Note: a real machine would not put
spat byte 1024 of a tiny RAM, but for our simulated stack this is exactly the right idea — the only requirement is thatspand the addresses it produces stay within0 .. 1023.
4. The Recipe for Adding a New Instruction¶
The bulk of Project 6 is repeatedly extending the processor to support more instructions. The lecture gave a five-step recipe that you apply every time. Internalize it — every new instruction (including the data-memory ones we design below) follows it.
flowchart TD
S1["1. Pick an instruction (or group of instructions)"] --> S2
S2["2. Modify or add components"] --> S3
S3["3. Modify or add to the datapath"] --> S4
S4["4. Extend the instruction decoder / control lines"] --> S5
S5["5. Test"]
S5 -.->|"repeat for next instruction"| S1
Step 1 — Pick an instruction or group¶
Choose one instruction, or a tightly related group (e.g. all the conditional branches, or ld+sd together). Small steps make debugging tractable.
Step 2 — Modify or add components¶
Decide what hardware the instruction needs. Maybe the ALU needs a new operation, maybe you need a new sub-circuit (like a Branch Unit), or a RAM, or a sign-extender. Add it as a clean, labeled component.
Step 3 — Modify or add to the datapath¶
Connect the new component's data wires. Usually you will need to extend or add MUXes — whenever a value can now come from more than one place, a MUX selects between them. The key principle the instructor underlined:
Always add new datapath wires to new MUX inputs.
That is, when you widen a MUX, the existing input(s) keep their original meaning and the new source goes on a new input line. This keeps every previously-working instruction working without change.
Step 4 — Extend the instruction decoder / control lines¶
New components and MUXes need new control signals. The workflow is:
- Update the spreadsheet — add the new instruction row(s) and any new control-output column(s), filling in values for the new instruction and setting the new columns to their no-op value (almost always
0) for every existing instruction. - Update the instruction decoder — regenerate the ROM hex from the spreadsheet, expand the priority-encoder inputs and the ROM output split so the new control bits reach their MUXes/components.
Because new MUX inputs are added as higher-numbered inputs and the original source is input 0, existing instructions can usually leave the new control line at 0 and behave exactly as before.
Step 5 — Test¶
Run the autograder and any hand tests for just this instruction before moving on.

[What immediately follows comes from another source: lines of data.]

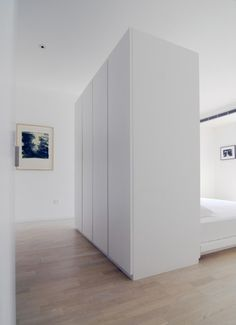 Wardrobes behind bed Interior - Apartment - Vector Architects House Design, Small Spaces, Apartment Design, Apartment Interior, Home Bedroom, Bedroom Interior, House Interior, Home Deco, Small Apartment Design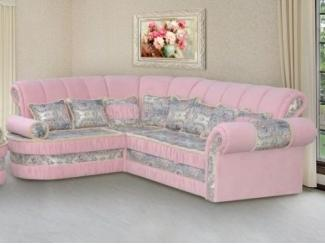 Мягкий угловой диван в розовом цвете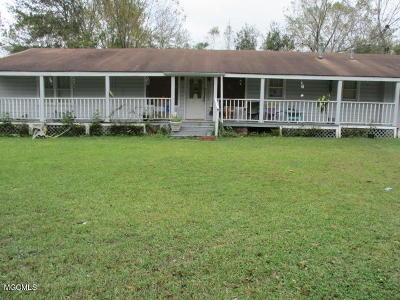 Gulfport Single Family Home For Sale: 16350 Robinson Rd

The session emphasized single-stepping and probes as the core debugging techniques: add probes on the datapath to watch intermediate values, single-step the clock, and compare against an objdump of the test program so you can match each executing instruction to its expected behavior.
5. Data Memory: ld / sd¶
Now we add the Data Memory subsystem. We start with the doubleword instructions ld (load doubleword) and sd (store doubleword) because the RAM is 64 bits wide, so a doubleword maps to exactly one cell — no extraction or masking needed yet.
The instruction form¶
Both are computed the same way the notes spell out:
The target address is base + offset. We already have an adder that can do this: the ALU. So ld/sd reuse the ALU (with an add operation) to compute the memory address, where input A is the base register value (RD0) and input B is the sign-extended I-type immediate (imm-I) for loads, or the S-type immediate for stores.
flowchart LR
RD0["RD0 (base, e.g. sp)"] --> ALUA["ALU input A"]
IMM["imm-I / imm-S (offset)"] --> ALUB["ALU input B"]
ALUA --> ALU["ALU (add)"]
ALUB --> ALU
ALU --> TA["target byte address"]
The byte-address to doubleword-address problem¶
Here is the crucial subtlety the lecture spent time on. All addresses in registers are byte addresses. The ALU therefore produces a byte address. But our RAM is indexed by cell (doubleword) number — its A (ADDR) input expects a DW address, not a byte address.
Two facts make the fix simple:
- Convert byte address to DW address. Each cell is 8 bytes, so the DW address is
byte_addr / 8, i.e. a right shift by 3 (>> 3). Equivalently, you drop the low 3 bits with a splitter. - We only need 7 bits. The RAM has
2^7 = 128cells, so the DW address is only 7 bits wide. The ALU emits a 64-bit byte address; we take bits3..9(the 7 bits above the low 3) to get the 7-bit DW index.
The handwritten diagram shows this as a hatched conversion block sitting between the 64-bit ALU output and the 7-bit RAM A input, annotated 3-9 (take bits 3 through 9) and labeled:
1) byte addr -> dw addr (shift right by 3, or drop low 3 bits)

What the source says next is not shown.